5.1,3.5,1.4,0.2,Iris-setosa
4.9,3.0,1.4,0.2,Iris-setosa
4.7,3.2,1.3,0.2,Iris-setosa
4.6,3.1,1.5,0.2,Iris-setosa
...

There are four numeric fields, followed by a class name.

The first part of the program must load the dataset, creating a vector of "IrisInstance" instances, where each "IrisInstance" holds the data from one row of the file.

The "IrisInstance" struct is:

struct IrisInstance {
    sepal_length: f64,
    sepal_width: f64,
    petal_length: f64,
    petal_width: f64,
    label: String,
}

We write a function to read the data from a given filename and return a vector of "IrisInstance" instances:

fn read_iris_data(filename: &str) -> Vec<IrisInstance> {
    csv::ReaderBuilder::new()                                         // <1>
        .has_headers(false)                                           // <2>
        .from_path(filename)                                          // <3>
        .expect("Could not read file")
        .records()                                                    // <4>
        .flatten() // remove possible record error                       <5>
        .flat_map(|record| IrisInstance::from_csv_record(&record))    // <6>
        .collect::<Vec<IrisInstance>>()                               // <7>
}

We need to build a csv reader because ...
... we do not have any headers in the file,
and we want the reader to work on the given filename.
At this point, we have a reader and can access the records iterator.
First, remove any error cases in the records.
Then try to convert each record into an instance of "IrisInstance" (see below)
Collect the converted instances into a vector and return it, with the caller taking on ownership.

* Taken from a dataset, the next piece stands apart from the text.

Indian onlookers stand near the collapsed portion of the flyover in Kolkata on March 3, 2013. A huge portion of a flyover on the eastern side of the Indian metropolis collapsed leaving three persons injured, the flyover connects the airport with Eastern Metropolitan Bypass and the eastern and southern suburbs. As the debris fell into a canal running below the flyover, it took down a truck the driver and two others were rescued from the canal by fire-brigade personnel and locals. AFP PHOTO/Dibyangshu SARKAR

The from_csv_record function is implemented on IrisInstance. It makes a few checks, to be sure that the record has the right number of fields, and the required set of numbers and label, returning an Option type because any errors will lead to it returning None:

impl IrisInstance {
    fn from_csv_record(record: &csv::StringRecord) -> Option<IrisInstance> {
        if record.len() == 5 {
            let sepal_length = record.get(0).expect("expected a number")
                .parse::<f64>().unwrap_or_default();
            let sepal_width = record.get(1).expect("expected a number")
                .parse::<f64>().unwrap_or_default();
            let petal_length = record.get(2).expect("expected a number")
                .parse::<f64>().unwrap_or_default();
            let petal_width = record.get(3).expect("expected a number")
                .parse::<f64>().unwrap_or_default();

            Some(IrisInstance {
                sepal_length,
                sepal_width,
                petal_length,
                petal_width,
                label: String::from(record.get(4).expect("expected a string")),
            })
        } else {
            None
        }
    }
}

At this stage, we can read in the "iris.data" file and check that we get 150 instances:

fn main() {
    let instances = read_iris_data("iris.data");

    println!("Read {} instances.", instances.len());
}

Output:

Read 150 instances.

Descriptive Statistics

The idea here is to print some information about the attributes. To do this, we need to convert the values for each attribute into vectors, across all the instances. As we analyse four attributes in the same way, a closure is used to access the attribute information:

fn print_statistics<F>(instances: &[IrisInstance], attribute_name: &str, attribute_value: F) 
    where 
    F : Fn(&IrisInstance) -> f64,                                             // <1>
{
    let values: Vec<f64> = instances.iter().map(attribute_value).collect();   // <2>
 
    println!("{}", attribute_name);
    println!(" -- Minimum: {:.2}", values.iter().min_by(|a, b| a.total_cmp(b)).unwrap_or(&0.0));
    println!(" -- Maximum: {:.2}", values.iter().max_by(|a, b| a.total_cmp(b)).unwrap_or(&0.0));
    println!(" -- Mean:    {:.2}", statistical::mean(&values));               // <3>
    println!(" -- Stddev:  {:.2}", statistical::standard_deviation(&values, None));
}

The attribute_value is a closure, which returns the value of one of the instance's attributes.
Using the provided attribute_value closure, we collect all the values for a given attribute.
Information about the values is obtained, either using the built-in iterators or through a call to a statistics library.

Output:

Sepal Length
 -- Minimum: 4.30
 -- Maximum: 7.90
 -- Mean:    5.84
 -- Stddev:  0.83
Sepal Width
 -- Minimum: 2.00
 -- Maximum: 4.40
 -- Mean:    3.05
 -- Stddev:  0.43
Petal Length
 -- Minimum: 1.00
 -- Maximum: 6.90
 -- Mean:    3.76
 -- Stddev:  1.76
Petal Width
 -- Minimum: 0.10
 -- Maximum: 2.50
 -- Mean:    1.20
 -- Stddev:  0.76

KMeans Clustering

Clustering is straightforward, with the right library!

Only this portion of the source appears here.